List of tasks →
a) According to the moose text, what are the chief enemies of moose?
b) Copy the part of the moose text starting at "The Moose is" and ending at "to 1,800 pounds.".

Study text →
==*==

The Moose is the largest member of the deer family. It is larger than any deer that lived in pst ages. The largest kind of moose live in Alaska. Sometimes they grow 7 1/2 feet high at the shoulder and weigh from 1,500 to 1,800 pounds.
Moose live in northern regions throughout the world. In North America, they live from Maine to Alaska and south through the Rocky Mountains to Wyoming.
The Moose has long legs, and high shoulders that look like a hump. The upper part of the moose's muzzle hangs 3 or 4 inches over its chin. The bell, an unusual growth of skin covered with hair, hangs underneath its throat. Its coat is brownish black on the upper parts. This dark color fades to a grayish or grayish brown on the belly and lower parts of the legs.
The bull moose has heavy, flattened antlers (horns). The antlers on an unusually large moose spread 6 feet or more. Each antler has 6 to 12 short points which stick out like fingers from the palm of a huge hand. A moose sheds its antlers every year and grows a new pair. The antlers are full-grown by lated August. The bull then strips off the dead skin, called "velvet," and polishes his great weapons against trees.
The mating season of the moose lasts from four to eight weeks in the fall. The bull wanders about at this time searching and calling for cows. The cows also call to bulls. A bull usually follows every sound to see if it was made by a cow or a rival bull. Moose hunters often try to lure the game within shooting range. They imitate the hoarse grunts of the bull or the love call of a cow by using a horn or by calling through cupped hands.
Baby moose are born in late May or June. The mother carries them inside her body for about seven and one-half months before they are born. A cow may have one calf, twins, or rarely triplets. The calf is reddish-brown and has long legs. When the calf is about 10 day old, it can travel about with its mother. At this time, the bull moose stays by himself or with other males.
Moose like best to live in forest land that has willow swamps and lakes in it. There the animals spend the summer, and the cows care for their young. Moose eat woody plant, especially twigs of willows and such shrubs as hazel, dogwood, and mountain maple. In addition, moose eat plants that grow under the surface of shallow water. They wade into streams and ponds and put their heads underwater to get a mouthful of plants. They usually raise their heads to watch for enemies while they chew.
Moose usually live alone and do not form herds as do elk and caribou. However, sometimes a group of three for four moose will stay in one spot if the food there is plentiful.
The chief enemies of moose are bears and wolves. A wolf pack or a bear will kill and eat a calf if the calf can be separated from its mother. Once a moose is full grown, even a wolf pack cannot kill it unless it is old or weak. A moose does not begging to suffer from old age until it is about 12 years of age or more.
Although moose and white-tailed deer both live in forests and eat similar food, the two animals are usually not found together in great numbers. Deer carry a disease that rarely is fatal to them but often kills moose. This disease is caused by a tiny worm. The worm lives harmlessly on the surface of a deer's brain or spinal cord. In a moose, however, the worm burrows into the central nervous system and causes paralysis and, eventually death.

==*==

Data section →
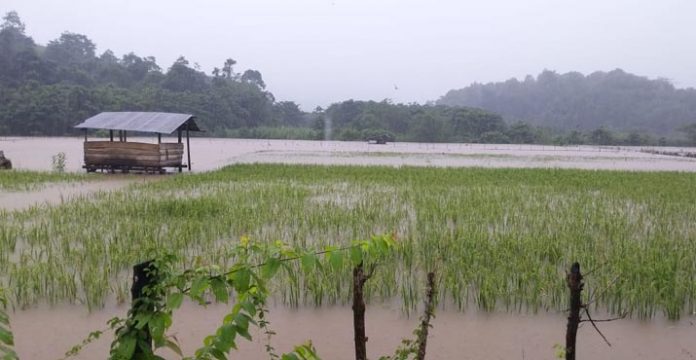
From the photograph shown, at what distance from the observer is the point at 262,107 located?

==*==

Expected outputs →
a) Bears and wolves.

b)
The Moose is the largest member of the deer family. It is larger than any deer that lived in pst ages. The largest kind of moose live in Alaska. Sometimes they grow 7 1/2 feet high at the shoulder and weigh from 1,500 to 1,800 pounds.